Do it.
The last words she spoke before we cinched the green ribbon around her neck, a stark line bisecting her head from her body, a scrap we’d buried to gather magic under the mother tree. We tied the final knot. She took up her sword, a girl become death, the edge of her blade fine enough to cleave three dimensions into one, determined enough to halve a stone pillar with one quivering swing of the arm.
We quorum of kings lauded her might, draped her in speckled furs and heavy golden chains, pushed upon her platters of game birds and goblets overfull with strong wine and white spirits. We quorum of kings caused and lauded her silence, knowing the ribbon would permit material treasures to pass, but choke any words that would fall from her lips. We quorum of kings dote on our cormorant knight, quip, She is hungry for words, like for fish in the sea.
She will silence our enemies, our quarry, spilling their blood across our finely soled feet, like barrels of brilliant sardines.
She serves us.
We chose her.
She does not touch the ribbon.
It gleams below her chin.
• • • •
I was only a boy when I knew her, a nameless girl winding through nameless alleys, always singing, cheeks already lined from smiling.
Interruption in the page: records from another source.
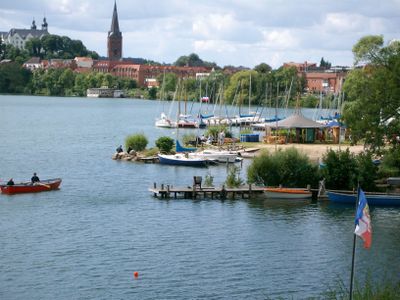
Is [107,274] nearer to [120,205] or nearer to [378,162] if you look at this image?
[120,205]

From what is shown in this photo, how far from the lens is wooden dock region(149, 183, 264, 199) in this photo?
51.8 metres

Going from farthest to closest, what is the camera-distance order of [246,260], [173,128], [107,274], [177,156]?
[173,128]
[177,156]
[246,260]
[107,274]

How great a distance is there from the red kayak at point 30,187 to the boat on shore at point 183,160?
576 inches

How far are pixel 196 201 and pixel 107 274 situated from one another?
54.8 ft

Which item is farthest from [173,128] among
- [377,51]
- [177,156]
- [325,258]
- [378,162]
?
[325,258]

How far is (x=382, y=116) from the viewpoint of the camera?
53156 mm

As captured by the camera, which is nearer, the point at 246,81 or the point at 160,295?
the point at 160,295

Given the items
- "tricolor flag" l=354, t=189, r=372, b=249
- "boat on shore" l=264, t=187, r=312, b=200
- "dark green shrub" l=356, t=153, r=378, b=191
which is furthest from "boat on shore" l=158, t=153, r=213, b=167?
"tricolor flag" l=354, t=189, r=372, b=249

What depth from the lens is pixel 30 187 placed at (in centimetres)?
5341

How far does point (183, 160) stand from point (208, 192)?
1578 cm

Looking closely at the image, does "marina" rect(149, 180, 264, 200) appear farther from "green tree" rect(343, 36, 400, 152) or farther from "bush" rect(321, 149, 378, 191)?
"green tree" rect(343, 36, 400, 152)

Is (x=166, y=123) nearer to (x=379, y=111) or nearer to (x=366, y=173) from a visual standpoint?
(x=379, y=111)

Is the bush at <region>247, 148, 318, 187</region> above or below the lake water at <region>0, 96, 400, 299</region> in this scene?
above

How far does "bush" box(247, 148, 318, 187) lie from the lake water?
2.79m
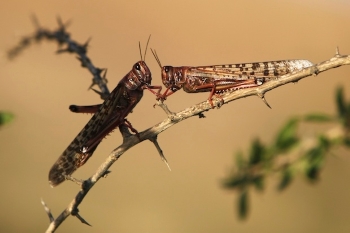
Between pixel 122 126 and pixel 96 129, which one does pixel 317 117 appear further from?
pixel 96 129

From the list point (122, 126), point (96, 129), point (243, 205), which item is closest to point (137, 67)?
point (96, 129)

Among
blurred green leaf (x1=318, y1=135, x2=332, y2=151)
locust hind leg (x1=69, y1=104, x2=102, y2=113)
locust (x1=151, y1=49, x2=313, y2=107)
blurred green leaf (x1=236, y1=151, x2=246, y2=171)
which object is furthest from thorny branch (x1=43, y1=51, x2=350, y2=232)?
blurred green leaf (x1=236, y1=151, x2=246, y2=171)

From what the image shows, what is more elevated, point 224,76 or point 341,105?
point 224,76

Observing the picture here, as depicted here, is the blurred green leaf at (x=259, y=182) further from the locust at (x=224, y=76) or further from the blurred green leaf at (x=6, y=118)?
the locust at (x=224, y=76)

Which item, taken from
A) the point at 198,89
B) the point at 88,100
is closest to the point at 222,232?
the point at 88,100

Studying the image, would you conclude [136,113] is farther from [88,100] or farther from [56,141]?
[56,141]

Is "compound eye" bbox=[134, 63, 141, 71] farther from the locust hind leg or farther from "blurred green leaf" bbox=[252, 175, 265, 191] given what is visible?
"blurred green leaf" bbox=[252, 175, 265, 191]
The adults decried her constant chirping, her treacle-ish affect, too sweet to bear. Sweet girls go brittle when fed through the gears of our time, burn up like crackling caramel. We need tough women, women who bend over backwards and do not break. Or so it is said.
They put a knife in her hands.
Sent her to our kings.
Said, Do not return without a ribbon.
• • • •
If you see her coming, do not waste time squinting into the sun. Do not wonder if she is a mirage or a speck of pollen, do not debate packing for one day or five. If you see her coming, gather up the children, the chickens, the terriers, flee straight into the trees, crash through the underbrush, ignore the thorns as they stripe your legs in blood.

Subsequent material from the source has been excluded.